Questions about scene geometry

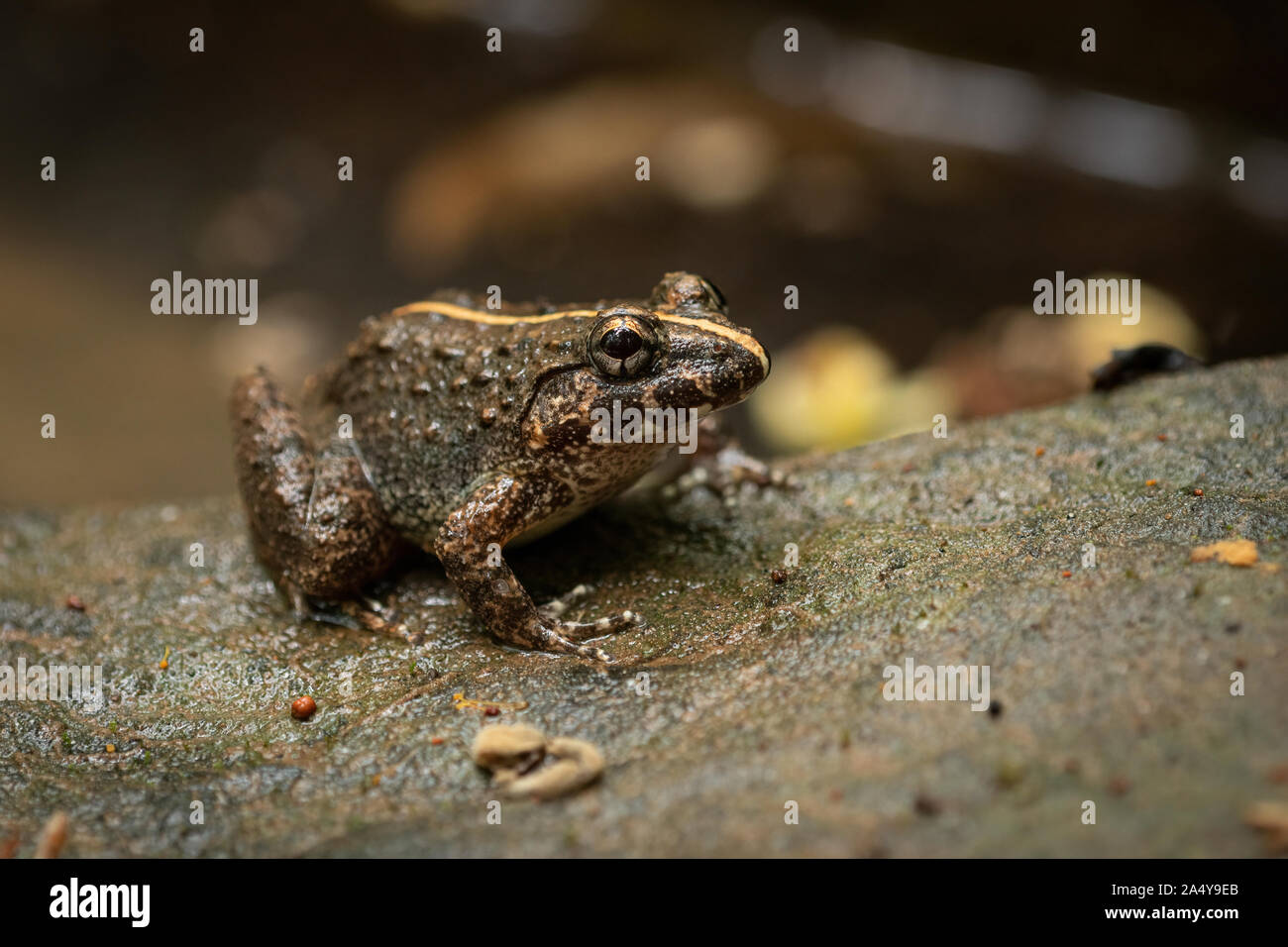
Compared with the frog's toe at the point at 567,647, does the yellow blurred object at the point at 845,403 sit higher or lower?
higher

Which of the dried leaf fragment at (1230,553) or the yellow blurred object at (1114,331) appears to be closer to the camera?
the dried leaf fragment at (1230,553)

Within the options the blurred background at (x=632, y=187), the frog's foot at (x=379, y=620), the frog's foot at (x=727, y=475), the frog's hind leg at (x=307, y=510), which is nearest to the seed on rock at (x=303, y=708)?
the frog's foot at (x=379, y=620)

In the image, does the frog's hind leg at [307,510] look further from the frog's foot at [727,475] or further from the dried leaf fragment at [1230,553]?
the dried leaf fragment at [1230,553]

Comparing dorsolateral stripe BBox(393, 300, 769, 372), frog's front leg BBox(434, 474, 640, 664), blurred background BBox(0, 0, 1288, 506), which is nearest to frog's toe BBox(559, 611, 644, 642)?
frog's front leg BBox(434, 474, 640, 664)

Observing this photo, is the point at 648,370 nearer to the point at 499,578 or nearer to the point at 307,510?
the point at 499,578

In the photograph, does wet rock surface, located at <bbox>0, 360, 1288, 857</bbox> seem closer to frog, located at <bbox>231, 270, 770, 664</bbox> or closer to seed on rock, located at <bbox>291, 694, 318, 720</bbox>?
seed on rock, located at <bbox>291, 694, 318, 720</bbox>

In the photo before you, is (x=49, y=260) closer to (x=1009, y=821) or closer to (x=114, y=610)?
(x=114, y=610)

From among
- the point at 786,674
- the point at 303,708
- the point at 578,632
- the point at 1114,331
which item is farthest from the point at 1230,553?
the point at 1114,331

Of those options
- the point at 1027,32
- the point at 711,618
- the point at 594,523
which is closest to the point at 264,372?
the point at 594,523
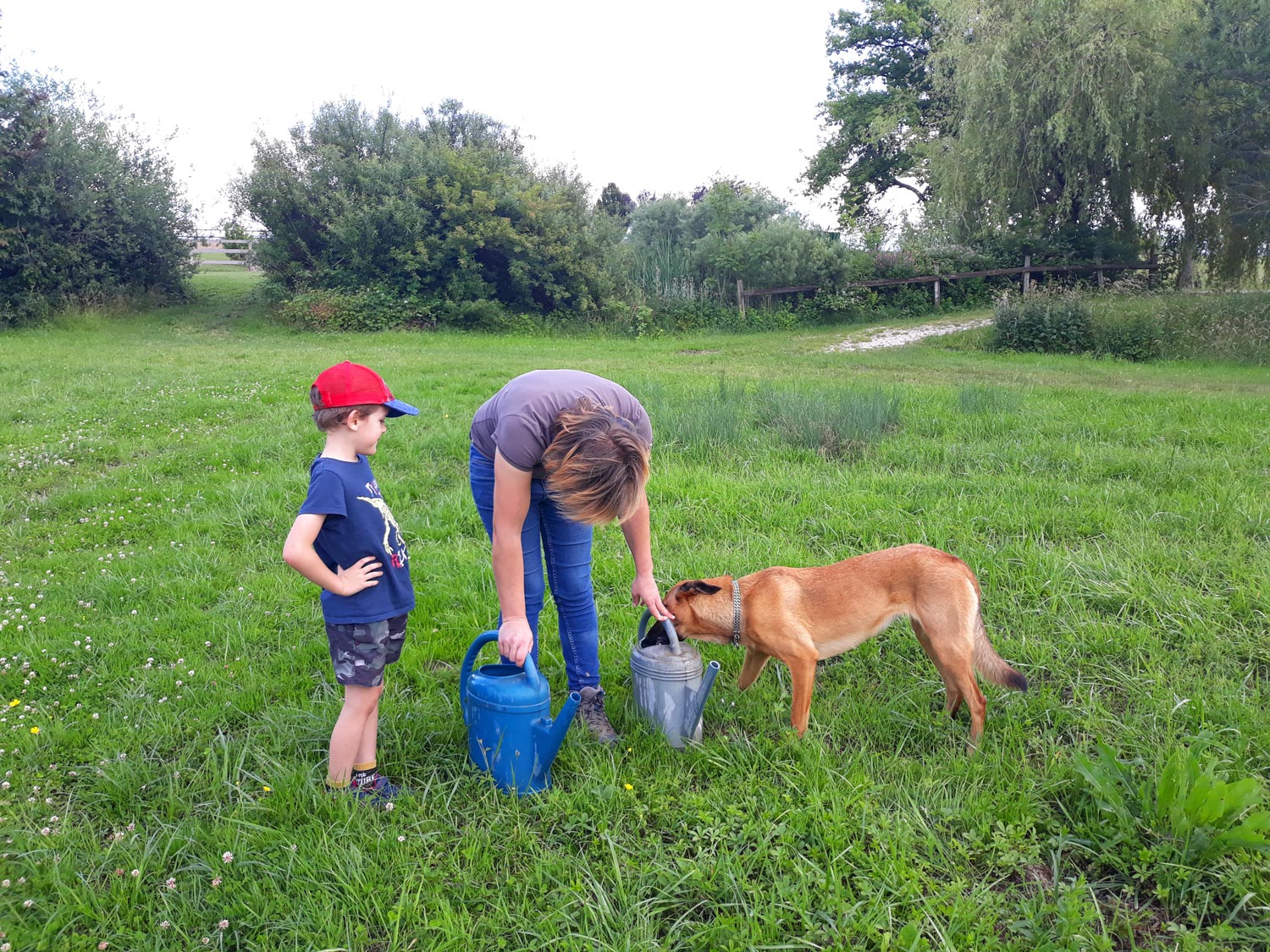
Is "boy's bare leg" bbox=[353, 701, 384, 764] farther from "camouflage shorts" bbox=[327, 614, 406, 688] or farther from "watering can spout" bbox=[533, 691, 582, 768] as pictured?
"watering can spout" bbox=[533, 691, 582, 768]

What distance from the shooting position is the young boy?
2.73 m

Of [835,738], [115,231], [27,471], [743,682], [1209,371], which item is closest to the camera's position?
[835,738]

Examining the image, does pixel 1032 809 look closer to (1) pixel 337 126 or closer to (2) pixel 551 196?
(2) pixel 551 196

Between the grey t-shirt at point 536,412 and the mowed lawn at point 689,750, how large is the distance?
4.18ft

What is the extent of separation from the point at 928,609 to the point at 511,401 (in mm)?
2032

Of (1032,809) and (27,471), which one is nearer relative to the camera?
(1032,809)

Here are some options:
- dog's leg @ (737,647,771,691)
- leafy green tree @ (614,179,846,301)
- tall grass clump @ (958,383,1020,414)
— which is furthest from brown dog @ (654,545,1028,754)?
leafy green tree @ (614,179,846,301)

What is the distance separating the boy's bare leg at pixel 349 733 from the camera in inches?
113

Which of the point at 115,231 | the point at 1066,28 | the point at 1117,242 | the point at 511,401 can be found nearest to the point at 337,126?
the point at 115,231

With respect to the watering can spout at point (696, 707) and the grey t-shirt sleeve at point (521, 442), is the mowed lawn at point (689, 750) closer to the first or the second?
the watering can spout at point (696, 707)

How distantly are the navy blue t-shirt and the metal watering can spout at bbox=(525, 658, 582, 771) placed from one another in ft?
1.93

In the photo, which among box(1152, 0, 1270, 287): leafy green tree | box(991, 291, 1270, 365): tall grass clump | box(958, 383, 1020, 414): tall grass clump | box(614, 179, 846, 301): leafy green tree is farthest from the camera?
box(614, 179, 846, 301): leafy green tree

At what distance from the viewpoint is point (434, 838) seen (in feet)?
8.96

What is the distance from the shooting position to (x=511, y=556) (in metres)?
2.82
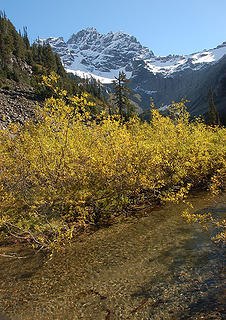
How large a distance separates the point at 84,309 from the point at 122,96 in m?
44.0

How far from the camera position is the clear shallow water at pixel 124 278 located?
5.14 m

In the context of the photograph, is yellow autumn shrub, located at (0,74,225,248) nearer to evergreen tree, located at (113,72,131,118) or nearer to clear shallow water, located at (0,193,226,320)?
clear shallow water, located at (0,193,226,320)

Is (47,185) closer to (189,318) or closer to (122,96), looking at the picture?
(189,318)

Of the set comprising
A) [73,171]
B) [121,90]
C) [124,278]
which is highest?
[121,90]

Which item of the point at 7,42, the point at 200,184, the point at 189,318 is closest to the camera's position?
the point at 189,318

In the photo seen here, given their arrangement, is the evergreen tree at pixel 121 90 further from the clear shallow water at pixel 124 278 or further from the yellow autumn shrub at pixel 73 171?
the clear shallow water at pixel 124 278

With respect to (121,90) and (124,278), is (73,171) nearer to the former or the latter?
(124,278)

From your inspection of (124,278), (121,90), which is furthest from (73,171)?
(121,90)

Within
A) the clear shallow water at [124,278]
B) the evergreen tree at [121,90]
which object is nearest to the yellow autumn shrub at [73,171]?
the clear shallow water at [124,278]

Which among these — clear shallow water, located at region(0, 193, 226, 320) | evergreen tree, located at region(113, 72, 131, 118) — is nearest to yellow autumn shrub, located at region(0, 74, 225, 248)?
clear shallow water, located at region(0, 193, 226, 320)

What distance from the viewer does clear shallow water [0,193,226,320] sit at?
514 centimetres

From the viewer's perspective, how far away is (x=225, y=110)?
111 metres

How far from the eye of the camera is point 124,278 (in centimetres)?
630

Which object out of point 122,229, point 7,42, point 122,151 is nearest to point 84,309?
point 122,229
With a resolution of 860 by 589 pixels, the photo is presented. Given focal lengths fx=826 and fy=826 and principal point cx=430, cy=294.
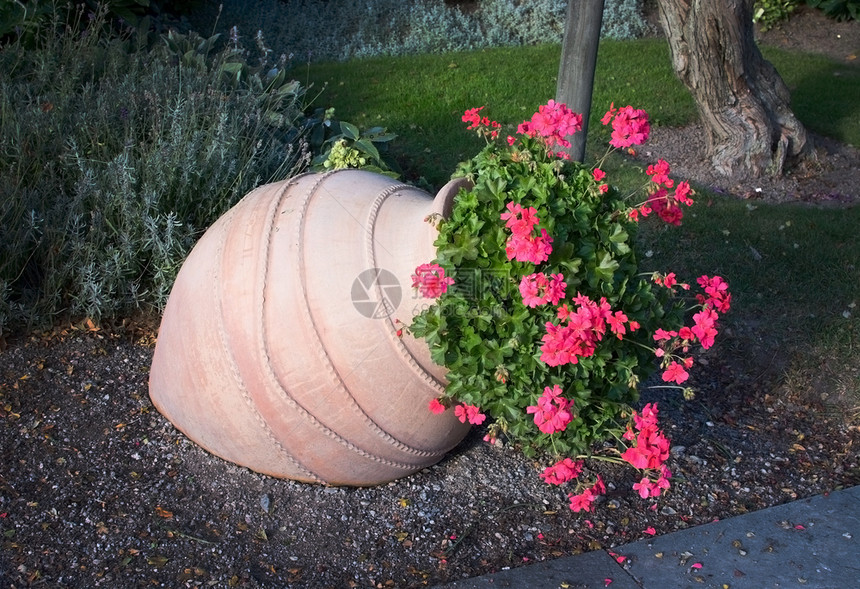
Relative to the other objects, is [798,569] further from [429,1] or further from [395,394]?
[429,1]

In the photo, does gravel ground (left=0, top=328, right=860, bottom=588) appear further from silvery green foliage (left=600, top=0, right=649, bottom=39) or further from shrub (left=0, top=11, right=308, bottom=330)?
silvery green foliage (left=600, top=0, right=649, bottom=39)

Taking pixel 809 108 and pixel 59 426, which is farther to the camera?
pixel 809 108

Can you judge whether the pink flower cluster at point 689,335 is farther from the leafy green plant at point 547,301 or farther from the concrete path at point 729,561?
the concrete path at point 729,561

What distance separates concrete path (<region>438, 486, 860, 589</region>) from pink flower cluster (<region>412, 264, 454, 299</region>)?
95cm

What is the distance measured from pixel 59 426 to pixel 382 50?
6.18m

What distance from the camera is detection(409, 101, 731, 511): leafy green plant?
2516 millimetres

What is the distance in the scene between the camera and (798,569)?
274 centimetres

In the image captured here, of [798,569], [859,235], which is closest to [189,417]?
[798,569]

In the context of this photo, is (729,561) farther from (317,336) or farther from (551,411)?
(317,336)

What this task involves =
Keep the pictures out of your copy, and repeat every entry above exactly.

Output of the exercise =
Compared with the frog's toe at the point at 567,647, does the yellow blurred object at the point at 845,403 sit higher or lower?
higher

Which of the dried leaf fragment at (1230,553) or the yellow blurred object at (1114,331) appears to be closer to the camera?
the dried leaf fragment at (1230,553)

Within the options the blurred background at (x=632, y=187), the frog's foot at (x=379, y=620), the frog's foot at (x=727, y=475), the frog's hind leg at (x=307, y=510), which is nearest to the seed on rock at (x=303, y=708)?
the frog's foot at (x=379, y=620)

In the image, does the frog's hind leg at [307,510] look further from the frog's foot at [727,475] or further from the dried leaf fragment at [1230,553]?
the dried leaf fragment at [1230,553]

Comparing dorsolateral stripe BBox(393, 300, 769, 372), frog's front leg BBox(434, 474, 640, 664), blurred background BBox(0, 0, 1288, 506), which is nearest to frog's toe BBox(559, 611, 644, 642)?
frog's front leg BBox(434, 474, 640, 664)

Observing this photo, is the point at 648,370 nearer to the point at 499,578 or nearer to the point at 307,510?
the point at 499,578

In the photograph, does wet rock surface, located at <bbox>0, 360, 1288, 857</bbox> seem closer to frog, located at <bbox>231, 270, 770, 664</bbox> or closer to seed on rock, located at <bbox>291, 694, 318, 720</bbox>?
seed on rock, located at <bbox>291, 694, 318, 720</bbox>

In the photo before you, is (x=49, y=260) closer to (x=1009, y=821) or closer to (x=114, y=610)?
(x=114, y=610)

From among
- the point at 786,674
- the point at 303,708
- the point at 578,632
- the point at 1114,331
which item is farthest from the point at 1230,553?
the point at 1114,331

Of those options
- the point at 1027,32
- the point at 711,618
- the point at 594,523
which is closest to the point at 264,372?
the point at 594,523
Is "boy's bare leg" bbox=[353, 701, 384, 764] farther from "camouflage shorts" bbox=[327, 614, 406, 688] or farther from "watering can spout" bbox=[533, 691, 582, 768] as pictured?
"watering can spout" bbox=[533, 691, 582, 768]

What distance from the shooting position is the young boy?
2.73 m

Of [835,738], [115,231], [27,471], [743,682], [1209,371], which item is closest to the camera's position?
[835,738]

Examining the image, does pixel 1032 809 look closer to (1) pixel 337 126 or closer to (2) pixel 551 196?
(2) pixel 551 196

Between the grey t-shirt at point 536,412 and the mowed lawn at point 689,750, how large is the distance?
4.18ft

What is the extent of separation from the point at 928,609 to the point at 511,401 (in mm)?
2032

Of (1032,809) and (27,471), which one is nearer relative to the camera?
(1032,809)

Here are some options:
- dog's leg @ (737,647,771,691)
- leafy green tree @ (614,179,846,301)
- tall grass clump @ (958,383,1020,414)
— which is furthest from brown dog @ (654,545,1028,754)?
leafy green tree @ (614,179,846,301)

What is the distance separating the boy's bare leg at pixel 349 733 from the camera in inches?
113

Which of the point at 115,231 | the point at 1066,28 | the point at 1117,242 | the point at 511,401 can be found nearest to the point at 337,126?
the point at 115,231

With respect to the watering can spout at point (696, 707) and the grey t-shirt sleeve at point (521, 442), is the mowed lawn at point (689, 750) closer to the first or the second?
the watering can spout at point (696, 707)

How distantly are the navy blue t-shirt and the metal watering can spout at bbox=(525, 658, 582, 771) placed from one another in ft?
1.93

In the photo, which among box(1152, 0, 1270, 287): leafy green tree | box(991, 291, 1270, 365): tall grass clump | box(958, 383, 1020, 414): tall grass clump | box(614, 179, 846, 301): leafy green tree is farthest from the camera?
box(614, 179, 846, 301): leafy green tree

At what distance from the viewpoint is point (434, 838) seen (in feet)?
8.96

What is the distance from the shooting position to (x=511, y=556) (in metres)?
2.82
How large a distance separates the point at 84,309 from the point at 122,96 in m?
44.0

How far from the camera position is the clear shallow water at pixel 124 278 located?
5.14 m

In the context of the photograph, is yellow autumn shrub, located at (0,74,225,248) nearer to evergreen tree, located at (113,72,131,118) or nearer to clear shallow water, located at (0,193,226,320)?
clear shallow water, located at (0,193,226,320)

Is (47,185) closer to (189,318) or closer to (122,96), looking at the picture?
(189,318)

Of the set comprising
A) [73,171]
B) [121,90]
C) [124,278]
which is highest?
[121,90]

Which item of the point at 7,42, the point at 200,184, the point at 189,318 is closest to the camera's position?
the point at 189,318

In the photo seen here, given their arrangement, is the evergreen tree at pixel 121 90 further from the clear shallow water at pixel 124 278 or further from the yellow autumn shrub at pixel 73 171?
the clear shallow water at pixel 124 278

With respect to (121,90) and (124,278), is (73,171) nearer to the former or the latter?
(124,278)

From your inspection of (124,278), (121,90), which is furthest from (73,171)?
(121,90)

Within
A) the clear shallow water at [124,278]
B) the evergreen tree at [121,90]
which object is nearest to the yellow autumn shrub at [73,171]?
the clear shallow water at [124,278]

Which among these — clear shallow water, located at region(0, 193, 226, 320) | evergreen tree, located at region(113, 72, 131, 118) — is nearest to yellow autumn shrub, located at region(0, 74, 225, 248)?
clear shallow water, located at region(0, 193, 226, 320)

What distance from the viewer does clear shallow water [0,193,226,320] sit at?
514 centimetres

From the viewer's perspective, how far away is (x=225, y=110)?
111 metres

How far from the eye of the camera is point 124,278 (in centimetres)?
630

Which object out of point 122,229, point 7,42, point 122,151 is nearest to point 84,309?
point 122,229
With a resolution of 860 by 589 pixels, the photo is presented. Given focal lengths fx=826 and fy=826 and principal point cx=430, cy=294.
Relative to the other objects, is [798,569] further from [429,1] or further from [395,394]?
[429,1]

In the photo, does gravel ground (left=0, top=328, right=860, bottom=588) appear further from silvery green foliage (left=600, top=0, right=649, bottom=39) or further from shrub (left=0, top=11, right=308, bottom=330)?
silvery green foliage (left=600, top=0, right=649, bottom=39)

Taking pixel 809 108 and pixel 59 426, which is farther to the camera?
pixel 809 108

Can you judge whether the pink flower cluster at point 689,335 is farther from the leafy green plant at point 547,301 or farther from the concrete path at point 729,561?
the concrete path at point 729,561

What distance separates concrete path (<region>438, 486, 860, 589</region>) from pink flower cluster (<region>412, 264, 454, 299</region>)?
95cm

What is the distance measured from pixel 59 426 to pixel 382 50?
6.18m

What distance from the camera is detection(409, 101, 731, 511): leafy green plant?
2516 millimetres

What is the distance in the scene between the camera and (798,569)?
274 centimetres

In the image captured here, of [798,569], [859,235], which is closest to [189,417]?
[798,569]

In the context of this photo, is (729,561) farther from (317,336) or farther from (551,411)?
(317,336)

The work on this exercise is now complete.